The task - Would you return the lines from the one that contains "phylum: Chordata" to the last line of the entries below, exactly and with nothing added?
BEGIN Provided material
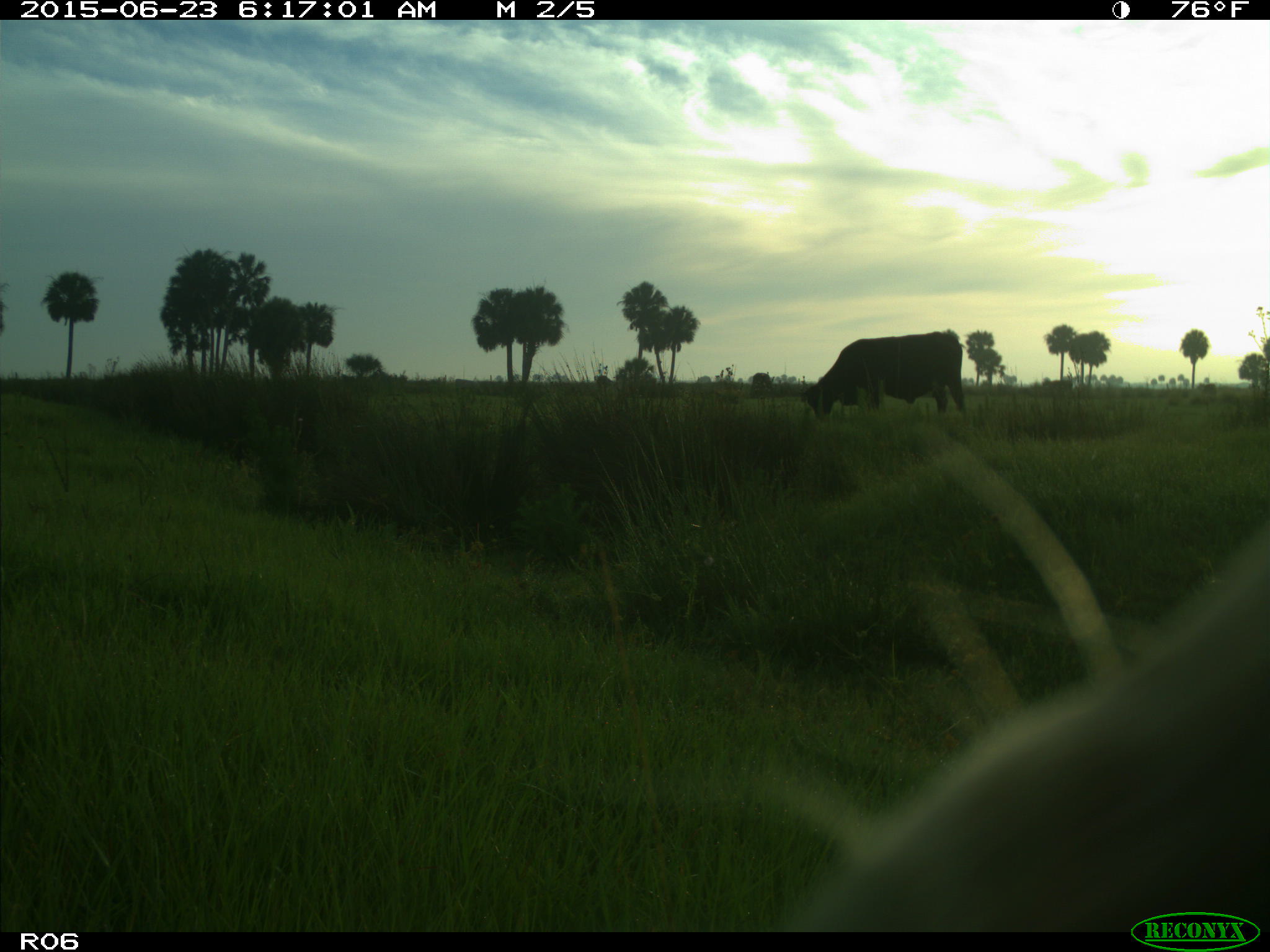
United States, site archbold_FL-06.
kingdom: Animalia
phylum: Chordata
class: Mammalia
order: Artiodactyla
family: Bovidae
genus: Bos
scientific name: Bos taurus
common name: domestic cow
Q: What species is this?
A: Bos taurus (domestic cow).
END Provided material
Output for this exercise -
phylum: Chordata
class: Mammalia
order: Artiodactyla
family: Bovidae
genus: Bos
scientific name: Bos taurus
common name: domestic cow
Q: What species is this?
A: Bos taurus (domestic cow).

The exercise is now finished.